Viagem para o ‘‘longínquo’’ futuro de 2015

O cientista maluco Emmett Brown (Cristhoper Lloyd) e Marty McFly (Michael J. Fox) em cena deste clássico de Hollywood | Foto: Divulgação

No primeiro filme da série (1985), Marty McFly, interpretado por Michael J. Fox, viaja 30 anos ao passado a bordo de um DeLorean transformado em máquina do tempo pelo cientista maluco Emmett Brown (Cristhoper Lloyd). Na continuação, de 1989, ele pula 30 anos para o futuro, desembarcando em 21 de outubro de 2015. Em 1990, fechando a trilogia, retorna a 1855. Na telona, o DeLorean tinha diversos apetrechos tecnológicos espalhados pela carroceria e um incrível motor movido a energia nuclear que desenvolvia espetaculares “1,21 gigawatts de eletricidade”, como bem lembrava o cientista Emmett Brown.  

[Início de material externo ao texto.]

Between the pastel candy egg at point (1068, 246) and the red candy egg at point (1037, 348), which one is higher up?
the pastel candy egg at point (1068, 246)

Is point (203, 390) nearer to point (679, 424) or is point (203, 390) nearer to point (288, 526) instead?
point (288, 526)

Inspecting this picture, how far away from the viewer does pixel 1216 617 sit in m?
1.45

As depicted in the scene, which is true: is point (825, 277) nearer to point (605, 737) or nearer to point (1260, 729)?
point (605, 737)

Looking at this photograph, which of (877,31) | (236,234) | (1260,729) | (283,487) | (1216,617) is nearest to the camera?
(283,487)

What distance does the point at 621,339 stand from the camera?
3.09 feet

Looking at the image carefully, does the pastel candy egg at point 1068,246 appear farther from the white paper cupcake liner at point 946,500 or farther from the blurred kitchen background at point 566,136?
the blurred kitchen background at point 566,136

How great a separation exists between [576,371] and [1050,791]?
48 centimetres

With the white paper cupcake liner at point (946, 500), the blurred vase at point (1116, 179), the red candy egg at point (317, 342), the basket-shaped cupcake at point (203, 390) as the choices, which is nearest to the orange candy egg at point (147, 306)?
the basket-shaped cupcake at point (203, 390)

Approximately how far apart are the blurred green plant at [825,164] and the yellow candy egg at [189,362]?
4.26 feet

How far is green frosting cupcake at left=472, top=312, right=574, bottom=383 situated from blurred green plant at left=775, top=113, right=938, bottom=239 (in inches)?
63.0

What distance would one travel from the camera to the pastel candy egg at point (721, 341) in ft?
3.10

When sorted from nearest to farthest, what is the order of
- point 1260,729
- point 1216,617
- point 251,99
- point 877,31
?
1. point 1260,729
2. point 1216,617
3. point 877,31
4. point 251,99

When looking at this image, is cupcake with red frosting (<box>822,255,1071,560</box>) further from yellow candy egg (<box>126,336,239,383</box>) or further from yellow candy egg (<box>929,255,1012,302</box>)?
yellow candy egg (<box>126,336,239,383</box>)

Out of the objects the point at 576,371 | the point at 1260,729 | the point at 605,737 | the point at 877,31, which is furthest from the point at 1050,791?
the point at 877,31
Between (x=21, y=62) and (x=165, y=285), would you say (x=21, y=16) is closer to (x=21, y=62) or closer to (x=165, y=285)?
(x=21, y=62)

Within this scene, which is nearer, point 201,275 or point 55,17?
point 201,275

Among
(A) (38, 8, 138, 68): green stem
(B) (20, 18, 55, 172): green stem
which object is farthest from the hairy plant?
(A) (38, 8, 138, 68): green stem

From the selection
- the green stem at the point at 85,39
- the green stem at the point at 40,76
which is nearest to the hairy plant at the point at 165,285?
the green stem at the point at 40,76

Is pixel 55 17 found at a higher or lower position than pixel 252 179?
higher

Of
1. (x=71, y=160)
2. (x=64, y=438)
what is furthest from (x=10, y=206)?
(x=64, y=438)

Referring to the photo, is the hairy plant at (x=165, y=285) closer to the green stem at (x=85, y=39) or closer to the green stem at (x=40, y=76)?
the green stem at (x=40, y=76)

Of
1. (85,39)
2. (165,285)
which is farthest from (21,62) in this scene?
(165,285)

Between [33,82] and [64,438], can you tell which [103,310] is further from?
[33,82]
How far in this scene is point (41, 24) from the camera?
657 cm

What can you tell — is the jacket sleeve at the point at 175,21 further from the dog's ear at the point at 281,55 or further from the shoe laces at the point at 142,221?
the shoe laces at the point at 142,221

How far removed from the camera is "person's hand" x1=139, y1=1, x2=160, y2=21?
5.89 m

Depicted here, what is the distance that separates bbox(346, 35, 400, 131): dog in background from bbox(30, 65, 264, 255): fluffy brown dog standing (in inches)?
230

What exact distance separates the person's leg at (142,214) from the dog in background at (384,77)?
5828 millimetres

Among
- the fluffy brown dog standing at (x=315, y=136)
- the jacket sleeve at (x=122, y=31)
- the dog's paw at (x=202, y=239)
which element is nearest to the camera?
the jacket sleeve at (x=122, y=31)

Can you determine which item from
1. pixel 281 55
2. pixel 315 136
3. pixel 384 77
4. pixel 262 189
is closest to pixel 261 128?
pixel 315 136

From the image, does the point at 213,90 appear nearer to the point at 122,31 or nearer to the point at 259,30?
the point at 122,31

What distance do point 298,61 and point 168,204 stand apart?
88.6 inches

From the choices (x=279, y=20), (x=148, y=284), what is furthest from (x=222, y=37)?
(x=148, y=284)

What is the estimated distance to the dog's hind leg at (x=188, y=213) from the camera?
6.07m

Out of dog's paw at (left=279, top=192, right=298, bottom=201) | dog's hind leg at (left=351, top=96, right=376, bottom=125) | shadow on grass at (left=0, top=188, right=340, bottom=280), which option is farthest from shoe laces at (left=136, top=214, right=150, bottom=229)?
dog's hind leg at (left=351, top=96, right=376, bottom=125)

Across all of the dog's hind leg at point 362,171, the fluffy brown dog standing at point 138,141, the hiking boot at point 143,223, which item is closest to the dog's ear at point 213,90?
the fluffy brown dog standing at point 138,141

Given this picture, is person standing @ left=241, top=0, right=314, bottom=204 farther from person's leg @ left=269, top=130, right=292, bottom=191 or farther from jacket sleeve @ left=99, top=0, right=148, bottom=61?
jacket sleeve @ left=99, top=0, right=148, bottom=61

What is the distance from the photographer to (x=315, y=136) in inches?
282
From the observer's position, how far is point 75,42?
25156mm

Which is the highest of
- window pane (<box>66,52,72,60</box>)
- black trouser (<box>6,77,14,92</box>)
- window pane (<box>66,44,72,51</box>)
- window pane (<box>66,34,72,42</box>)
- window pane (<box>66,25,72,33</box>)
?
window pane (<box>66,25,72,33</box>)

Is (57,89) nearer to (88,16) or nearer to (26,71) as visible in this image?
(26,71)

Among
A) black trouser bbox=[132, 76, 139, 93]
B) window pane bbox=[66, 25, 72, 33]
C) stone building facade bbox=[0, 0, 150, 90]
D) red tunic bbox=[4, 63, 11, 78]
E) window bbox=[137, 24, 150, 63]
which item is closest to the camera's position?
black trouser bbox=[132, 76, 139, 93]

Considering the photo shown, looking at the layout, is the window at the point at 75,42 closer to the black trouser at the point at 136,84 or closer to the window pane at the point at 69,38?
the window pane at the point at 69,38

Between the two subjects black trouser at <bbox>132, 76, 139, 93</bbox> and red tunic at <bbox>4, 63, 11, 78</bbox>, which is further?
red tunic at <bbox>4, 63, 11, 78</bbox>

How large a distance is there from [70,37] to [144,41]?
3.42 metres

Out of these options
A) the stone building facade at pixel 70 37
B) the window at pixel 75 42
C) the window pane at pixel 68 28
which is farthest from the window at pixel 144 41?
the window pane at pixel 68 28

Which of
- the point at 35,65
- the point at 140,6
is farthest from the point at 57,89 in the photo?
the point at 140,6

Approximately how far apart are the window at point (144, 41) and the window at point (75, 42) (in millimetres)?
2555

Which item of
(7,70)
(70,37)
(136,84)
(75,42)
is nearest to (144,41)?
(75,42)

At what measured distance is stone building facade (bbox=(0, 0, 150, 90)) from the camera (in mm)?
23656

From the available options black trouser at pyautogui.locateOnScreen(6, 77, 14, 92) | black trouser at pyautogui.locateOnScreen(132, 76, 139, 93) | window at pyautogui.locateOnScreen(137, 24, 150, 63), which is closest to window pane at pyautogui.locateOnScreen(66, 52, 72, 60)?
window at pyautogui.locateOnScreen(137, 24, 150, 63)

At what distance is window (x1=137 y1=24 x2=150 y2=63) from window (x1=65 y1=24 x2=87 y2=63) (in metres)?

Pena que exemplar da reportagem não tem capacitor de fluxo para viajar livremente no tempo, presenciando datas históricas. Assim, seria possível testemunhar a invenção do automóvel pelo alemão Karl Benz, em 29 de janeiro de 1886, ou quem sabe, viajar até o futuro para um test-drive nos carros voadores que, segundo as equivocadas previsões das produções hollywoodianas dos anos 70 e 80, já deviam estar rodando por aí desde o início dos anos 2000.